Así que, yendo tan despistada como voy, sólo puedo tratar de entenderles y de que me entiendan (no sé qué es más difícil), aplicar las dos horas más de sabiduría que les llevo de ventaja, tratar de recordar la lógica pre-maternidad para alcanzar el ansiado término medio y apoyarlos para que consigan lo que les hará feliz, poco a poco (primero arreglamos el armario y luego el cielo)…

         Hace un año, tuve esta conversación con Ariel. Yo estaba en el despacho de casa, acabando una demanda complicada y entró el nene, muy agobiado.

Ariel: Mamá, creo que he suspendido Valenciano. He sacado un 4´5 y no sé si me van a aprobar.

Yo: ¿Me prometes que te vas a esforzar más la próxima evaluación?.

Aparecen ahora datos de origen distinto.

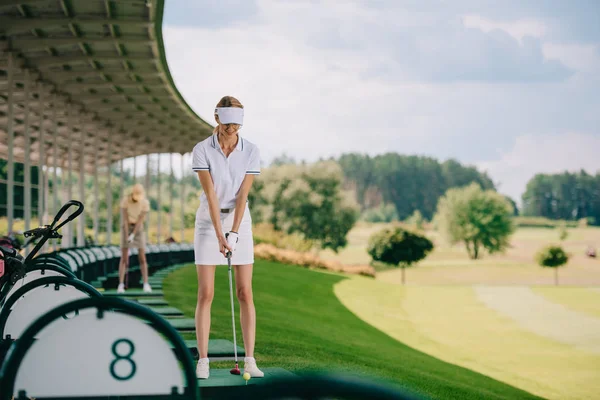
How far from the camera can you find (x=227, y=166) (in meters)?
5.97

Ariel: Claro, no me gusta suspender.

Yo: Pues, entonces, cariño, problema arreglado.

Ariel: ….. ¿Ya está?. Te digo que suspendo una asignatura, me preguntas si me voy a esforzar más, te digo que sí ¿y me crees?. Ni un castigo, ni un rapapolvo…. ¡¡¡Sólo esa birria de respuesta!!!....

Yo: Ari, estoy acabando un trabajo, te conozco y sé que lo que me has dicho es lo que vas a hacer. No hay que darle más vueltas. Yo confío en ti.

Se quedó pensativo un momento lo suficientemente largo para que casi me olvidara de que estaba allí. Yo me sentía más que orgullosa de haber sacado tiempo para demostrarle que creía en él. Entonces me dijo, arrancándome de mi ensueño: “Mami, no creo que deje demasiadas veces a mis hijos a tu cuidado…”.